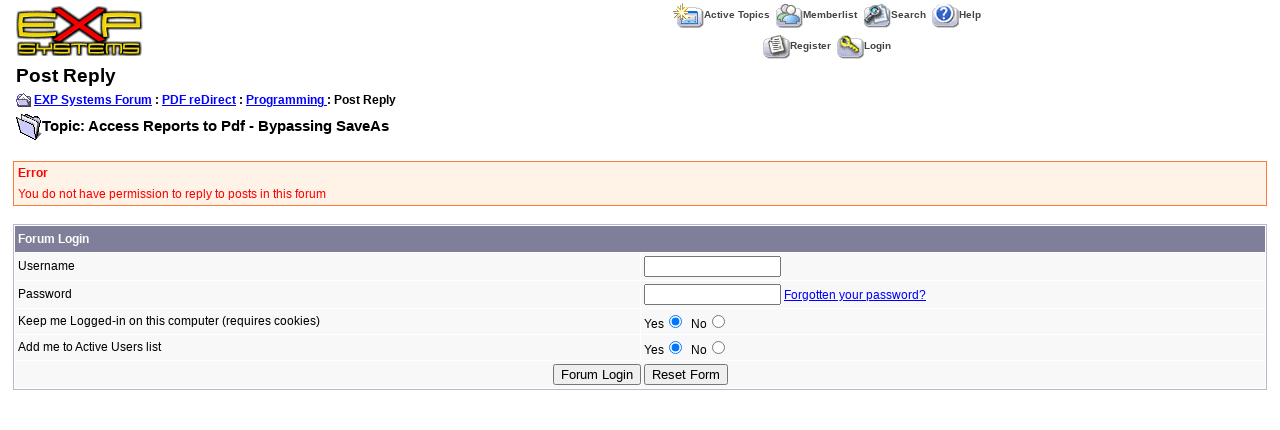

--- FILE ---
content_type: text/html
request_url: http://www.exp-systems.com/Forum_exp/new_reply_form.asp?M=Q&PID=698&PN=1&TR=9
body_size: 2936
content:

<!DOCTYPE html PUBLIC "-//W3C//DTD XHTML 1.0 Transitional//EN" "http://www.w3.org/TR/xhtml1/DTD/xhtml1-transitional.dtd">
<html xmlns="http://www.w3.org/1999/xhtml" dir="ltr" lang="en">
<head>
<meta http-equiv="Content-Type" content="text/html; charset=iso-8859-1" />
<title>Post Reply</title>
<meta name="generator" content="Web Wiz Forums" />

<!--//
/* *******************************************************
Application: Web Wiz Forums ver. 8.04
Author: Bruce Corkhill
Info: http://www.webwizforums.com
Available FREE: http://www.webwizforums.com
Copyright: Bruce Corkhill ©2001-2006. All rights reserved
******************************************************* */
//-->

<!-- Check the from is filled in correctly before submitting -->
<script  language="JavaScript">

//Function to check form is filled in correctly before submitting
function CheckForm () {
	
	var errorMsg = "";
	var formArea = document.getElementById('frmMessageForm');
	
	//Check for a name
	if (formArea.Gname.value==""){
		errorMsg += "\n\tName \t\t- Enter your name";
	}
	
	//Check for a security code
        if (formArea.securityCode.value == ''){
                errorMsg += "\n\tSecurity Code \t- You must enter the CAPTCHA security code image as shown";
        }	

	//Check for message
	if (formArea.message.value==""){
		errorMsg += "\n\tMessage Box \t\t- Enter a Message to Submit";
	}
	
	//If there is aproblem with the form then display an error
	if (errorMsg != ""){
		msg = "_______________________________________________________________\n\n";
		msg += "The form has not been submitted because there are problem(s) with the form.\n";
		msg += "Please correct the problem(s) and re-submit the form.\n";
		msg += "_______________________________________________________________\n\n";
		msg += "The following field(s) need to be corrected: -\n";
		
		errorMsg += alert(msg + errorMsg + "\n\n");
		return false;
	}

	return true;
}
</script>
<link href="css_styles/default_style.css" rel="stylesheet" type="text/css" />
<script language="javascript" src="includes/default_javascript.js" type="text/javascript"></script>
</head>
<body>
<table class="basicTable" cellspacing="0" cellpadding="3" align="center">
 <tr> 
  <td rowspan="2"><a href="http://www.exp-systems.com" accesskey="1"><img src="forum_images/Forum_EXP_Logo.gif" border="0" /></a></td>
  <td align="center">&nbsp;&nbsp;<a href="active_topics.asp" class="nav" accesskey="2"><img src="forum_images/active_topics.gif" align="absmiddle" border="0" alt="Active Topics" />Active Topics</a>&nbsp;&nbsp;<a href="members.asp" class="nav"><img src="forum_images/members_list.gif" border="0" align="absmiddle" alt="Display List of Forum Members" />Memberlist</a>&nbsp;&nbsp;<a href="search_form.asp?FID=7" class="nav" accesskey="4"><img src="forum_images/search.gif" align="absmiddle" border="0" alt="Search The Forum" />Search</a>&nbsp;&nbsp;<a href="help.asp" class="nav" accesskey="5"><img src="forum_images/help_icon.gif" align="absmiddle" border="0" alt="Help" />Help</a></td>
 </tr>
 <tr>
  <td align="center">&nbsp;&nbsp;<a href="registration_rules.asp?FID=7" class="nav"><img src="forum_images/register_icon.gif" alt="Register" border="0" align="absmiddle" />Register</a>&nbsp;&nbsp;<a href="login_user.asp?FID=7" class="nav"><img src="forum_images/login_icon.gif" alt="Login" border="0" align="absmiddle" />Login</a></td>
 </tr>
</table>
<table class="basicTable" cellspacing="0" cellpadding="3" align="center">
 <tr>
  <td class="heading">Post Reply</td>
</tr>
 <tr> 
 <td><strong><img src="forum_images/open_folder_icon.gif" border="0" align="absmiddle">&nbsp;<a href="default.asp"><strong>EXP Systems Forum</strong></a> : <a href="default.asp?C=3"><strong>PDF reDirect</strong></a> : <a href="forum_topics.asp?FID=7"><strong>Programming </strong></a> :  Post Reply<br /></strong></td>
  </tr>
  <tr>
    <td><span class="lgText"><img src="forum_images/subject_folder.gif" alt="Subject" align="absmiddle">Topic: Access Reports to Pdf - Bypassing SaveAs</span></td>
  </tr>
</table><br />
<table class="errorTable" cellspacing="1" cellpadding="3" align="center">
  <tr>
    <td><strong>Error</strong></td>
  </tr>
  <tr>
    <td>You do not have permission to reply to posts in this forum</td>
  </tr>
</table>
<iframe width="200" height="110" id="progressBar" src="includes/progress_bar.asp" style="display:none; position:absolute; left:0px; top:0px;" frameborder="0" scrolling="no"></iframe>
<script  language="JavaScript">
function CheckForm () {

	var errorMsg = "";
	var formArea = document.getElementById('frmLogin');

	//Check for a Username
	if (formArea.name.value==""){
		errorMsg += "\n\tUsername \t- Enter your Forum Username";
	}

	//Check for a Password
	if (formArea.password.value==""){
		errorMsg += "\n\tPassword \t- Enter your Forum Password";
	}

	//If there is aproblem with the form then display an error
	if (errorMsg != ""){
		msg = "_______________________________________________________________\n\n";
		msg += "The form has not been submitted because there are problem(s) with the form.\n";
		msg += "Please correct the problem(s) and re-submit the form.\n";
		msg += "_______________________________________________________________\n\n";
		msg += "The following field(s) need to be corrected: -\n";

		errorMsg += alert(msg + errorMsg + "\n\n");
		return false;
	}

	//Disable submit button
	document.getElementById('Submit').disabled=true;

	//Show progress bar
	var progressWin = document.getElementById('progressBar');
	var progressArea = document.getElementById('progressFormArea');
	progressWin.style.left = progressArea.offsetLeft + (progressArea.offsetWidth-210)/2 + 'px';
	progressWin.style.top = progressArea.offsetTop + (progressArea.offsetHeight-140)/2 + 'px';
	progressWin.style.display='inline'
	return true;
}
</script>
<br />
<div id="progressFormArea">
<form method="post" name="frmLogin" id="frmLogin" action="login_user.asp?FID=7" onSubmit="return CheckForm();" onReset="return confirm('Are you sure you want to reset the form?');">
<table cellspacing="1" cellpadding="3" class="tableBorder" align="center">
 <tr class="tableLedger">
  <td colspan="2" align="left">Forum Login</td>
 </tr>
 <tr class="tableRow">
  <td width="50%">Username</td>
  <td width="50%"><input type="text" name="name" id="name" size="15" maxlength="15" value="" /></td>
 </tr>
 <tr class="tableRow">
  <td>Password</td>
  <td><input type="password" name="password" id="password" size="15" maxlength="15" value="" /> <a href="javascript:winOpener('forgotten_password.asp','forgot_pass',0,1,570,350)">Forgotten your password?</a></td>
 </tr>   
 <tr class="tableRow">
  <td>Keep me Logged-in on this computer (requires cookies)</td>
  <td>Yes<input type="radio" name="AutoLogin" value="true" checked />&nbsp;&nbsp;No<input type="radio" name="AutoLogin" value="false" /></td>
 </tr>
 <tr class="tableRow">
  <td>Add me to Active Users list</td>
  <td>Yes<input type="radio" name="NS" value="true" checked />&nbsp;&nbsp;No<input type="radio" name="NS" value="false" /></td>
 </tr>
 <tr class="tableBottomRow">
  <td colspan="2" align="center">
   <input type="submit" name="Submit" id="Submit" value="Forum Login" />
   <input type="reset" name="Reset" id="Reset" value="Reset Form" />
  </td>
 </tr>
</table>
</form>
</div>
<br />
<div align="center">
</div>
<!-- footer -->
</body>
</html>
------------
* _Your task_
Tally the lines in the records that hold the word "webwizforums", and state only the resulting number.

* _Reply to the task_
2